The spring assembly 6 includes a spring bracket 601, a locking screw 602, a push rod 603, a spindle 604, a spring 605, and the like, as shown in fig. 11. The spring bracket 601 is riveted on the skin 404 through a rivet; the push rod 603, the mandrel 604 and the spring 605 are connected into a whole through a locking screw 602, and the elasticity of the spring can be adjusted by screwing the locking screw; after being adjusted, the spring support 601 is mounted on the base through a screw; after the fairing is mounted on the arrow body, the locking screw 602 is removed, so that the elastic force of the spring 605 is transmitted to the arrow body through the push rod 603.

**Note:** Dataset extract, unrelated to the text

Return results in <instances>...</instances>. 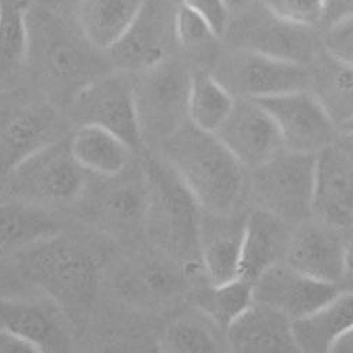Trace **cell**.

As shown in fig. 2 and 7, the hinge 8 is installed in the I, III quadrant of the concentrated force dispersing section 4, and the spring assembly 6 is installed in the II and IV quadrants of the concentrated force dispersing section 4, so that the elastic force of the spring provides a larger rotating moment of the fairing.

The fairing comprises two half-shrouds, each cabin section on the two half-shrouds is connected through a screw, the half-shrouds are connected through an explosion bolt 502, as shown in fig. 8, 9 and 10, explosion bolt boxes 1(501) and 2(504) are arranged on two sides of the explosion bolt, and debris after explosion separation of the explosion bolt 502 is prevented from falling and touching parts such as instruments and equipment.